In a debt settlement arrangement, you pick which bills are settled in contrast to a DMP which involves making regular payments. Professionals often advise using a DMP because it can consolidate debt and improve your credit score.
#3 Consolidate Debt
Debt consolidation can secure a lower interest rate for and allows you to make reasonable payments over the course of time. Credit counselors can help with this payment process.
To consolidate debt, open a new credit card with a lower interest rate and transfer your existing balance to it. However, you may need to pay a fee of up to 5%. But a 0% interest rate may be in place for the first year or two.
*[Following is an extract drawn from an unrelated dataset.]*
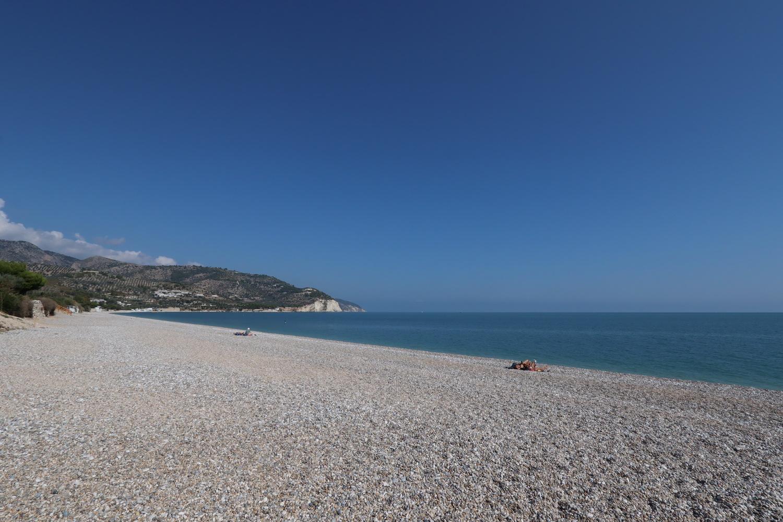 Kiesstrand in der Bucht von Mattinata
A credit transfer is only good with a credit score of 700 or above.
#4 Look Into Retirement Savings
If you have retirement savings, you may need to consider using those savings to pay off debt, although you should consider the consequences if you have to take money out of a retirement account.
Consult an expert on the tax implications of this decision. Since you won’t face a credit check, this option can be beneficial to you if you have a low score. However, using retirement savings should not be your first option because it hurts your ability to save money for retirement.
#5 Consider Bankruptcy
If your debt is high, filing for bankruptcy may be wise, but bankruptcy should be a last resort. Declaring bankruptcy prevents creditors from demanding money via lawsuits, seizing assets, and garnishing wages. You would need to go to court for a bankruptcy case, and if successful, you won’t have to pay certain debts.
However, bankruptcy does not wipe away mortgage, student debt, taxes, alimony, or child support payments. A property you own may be sold to pay the debt. Bankruptcy also causes your credit score to plummet and takes up to 10 years to clear. Consider other ramifications of this decision: Some companies may be reluctant to hire those who declare bankruptcy.
Review the options above to address debt and track your spending habits accordingly.
What option are you looking at to rein in your debt?